The federal district court in Washington heard arguments in the case in August, but was delayed in ruling by the fall’s record-long government shutdown. The court did, however, order the government to put the contested funds in escrow so they didn’t disappear at the end of the fiscal year on Oct. 1.
Then, in a court filing on Dec. 19, shared with POLITICO, U.S. Attorney Jeanine Pirro told the court “the review is completed, and all grants at issue for Plaintiff’s members have been restored.” She provided no further details, but asked the challengers to consider whether “this matter can be voluntarily dismissed in light of the restoration of the remaining grants.”

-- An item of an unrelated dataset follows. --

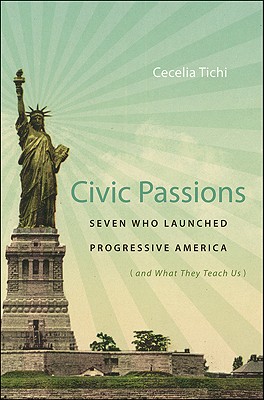 Civic Passions: Seven Who Launched Progressive America (and What They Teach Us)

On Monday, the challengers agreed.
Clare Coleman, the CEO of the National Family Planning and Reproductive Health Association, which represents most Title X providers and led the lawsuit, said the abrupt turnaround suggested to her that the government “did not have a legitimate case for withholding this money.”
“There was no basis for HHS withholding the grants. They didn’t have anything to stand on,” she said. “We feel like without litigation, the money would be gone.”
The now-dismissed lawsuit is the latest round of legal and political fights over the Title X program. President Donald Trump imposed anti-abortion restrictions on the program during his first term that prompted an exodus of providers. Those rules were rescinded by President Joe Biden, but Coleman and other family planning leaders expect the current Trump administration to reintroduce them at some point during his term.
Additionally, while Congress voted last summer to strip Planned Parenthood of hundreds of millions in federal Medicaid funds, lawmakers would need to pass another law to extend that cut beyond this summer. A top demand of the anti-abortion activists gathering in Washington for the March for Life later this month is permanent defunding.